Optimal Steady-State Base-Calibration of Model Based ECU-Functions

Abstract

In the ECU, there are a number of submodels which are used to calculate immeasurable signals, for example, EGR mass flow, exhaust gas temperature, etc. Usually these submodels consist of physical equations and empirical parts, that are modeled with parameters, curves and maps, which can only be calibrated experimentally. Currently the data set for the steady-state calibration of these submodels is generated by grid measurements on the engine testbench. There is a great potential for reduction of the cost and time needed for the calibration of these submodels with the utilization of the DoE approach and physical connections between them. This paper presents an algorithm which should calibrate all of the existing submodels as a network in the “Air System Model” at Bosch-ECU, namely automated and with minimal calibration cost at engine testbench. The algorithm should find the most informative combination of inputs, such as engine speed, fuel quantity, actuator position of throttle valve, EGR valve and variable turbine geometry (VTG), for the calibration of the network of submodels in air system. The process is implemented in the framework of “Sequential Experimental Design”. After the initial experiment, where the submodels are fed with the equally and loosely spaced inputs within a predefined range, initial statistical models can be built with a Gaussian process model.
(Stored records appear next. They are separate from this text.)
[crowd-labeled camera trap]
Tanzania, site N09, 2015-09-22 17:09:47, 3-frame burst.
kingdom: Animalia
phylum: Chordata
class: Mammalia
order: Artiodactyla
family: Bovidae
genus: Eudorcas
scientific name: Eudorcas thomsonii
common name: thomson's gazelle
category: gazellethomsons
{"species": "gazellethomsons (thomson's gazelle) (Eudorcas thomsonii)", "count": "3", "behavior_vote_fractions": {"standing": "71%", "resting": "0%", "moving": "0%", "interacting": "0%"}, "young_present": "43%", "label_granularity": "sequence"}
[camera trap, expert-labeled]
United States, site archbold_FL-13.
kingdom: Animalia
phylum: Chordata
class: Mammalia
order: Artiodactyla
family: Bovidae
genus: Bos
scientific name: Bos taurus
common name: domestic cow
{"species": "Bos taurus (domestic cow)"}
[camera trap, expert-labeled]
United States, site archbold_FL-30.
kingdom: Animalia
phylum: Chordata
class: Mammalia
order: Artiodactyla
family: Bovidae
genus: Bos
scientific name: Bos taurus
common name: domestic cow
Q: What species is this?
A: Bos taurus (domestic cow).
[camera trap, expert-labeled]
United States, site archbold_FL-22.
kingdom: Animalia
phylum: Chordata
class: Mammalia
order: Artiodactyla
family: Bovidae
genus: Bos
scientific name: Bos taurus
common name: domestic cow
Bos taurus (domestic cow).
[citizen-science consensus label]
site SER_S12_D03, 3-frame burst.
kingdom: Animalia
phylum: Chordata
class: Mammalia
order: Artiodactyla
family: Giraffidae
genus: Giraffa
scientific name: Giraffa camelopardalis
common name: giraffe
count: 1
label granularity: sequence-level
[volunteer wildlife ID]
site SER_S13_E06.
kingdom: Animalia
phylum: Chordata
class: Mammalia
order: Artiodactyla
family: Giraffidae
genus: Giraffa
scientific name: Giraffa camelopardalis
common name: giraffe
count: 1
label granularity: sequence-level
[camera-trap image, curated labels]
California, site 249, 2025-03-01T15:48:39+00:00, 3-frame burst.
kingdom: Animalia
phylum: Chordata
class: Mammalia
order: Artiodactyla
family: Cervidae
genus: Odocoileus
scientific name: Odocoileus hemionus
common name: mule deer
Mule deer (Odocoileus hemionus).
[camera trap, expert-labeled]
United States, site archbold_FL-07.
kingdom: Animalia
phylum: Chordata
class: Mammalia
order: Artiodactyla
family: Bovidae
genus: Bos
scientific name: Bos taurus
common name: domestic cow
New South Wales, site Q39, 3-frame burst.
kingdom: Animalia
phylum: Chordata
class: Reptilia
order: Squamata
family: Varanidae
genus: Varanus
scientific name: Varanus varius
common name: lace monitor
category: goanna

At each iteration of the process, before the measurement is conducted, a function of the information content with respect to the combination of the inputs is derived. This can be done in 3 steps.

1. 1.

   At first the relevant system variables for the calibration, such as air mass flow and gas temperature after mixture with EGR, will be predicted depending on the combination of the inputs, current statistical models for the relevant submodels and the physical structure of the system

2. 2.

   Based on the predicted system variables an extended Kalman filter can be employed to estimate the variance of the measurement points for calibration of the submodels

3. 3.

   The information content of the predicted measurement points for the calibration of the submodels is calculated and summed up. It is defined by the reduction of the uncertainty of the unmeasured region in each Gaussian process model by adding the predicted measurement point to the current data set.

With the above derived function, the most informative combination of inputs can be found and used in the experiment at this iteration. The statistical model for each is updated with the generated data set and can be used in next iteration. The process continues till a desired quality of calibration is reached, which is described in an “Automatic Stopping Criterion”. At the end the statistical models for the submodels are converted into maps or curves and stored in the ECU. As a use case, the algorithm was applied to choose the most informative measurement points in a grid measurement for the calibration of three submodels, cylinder charge, pressure upstream of the throttle valve and EGR mass flow. As a result, with less than 30 % of the grid measurement points, a slightly better calibration quality for the three submodels was achieved.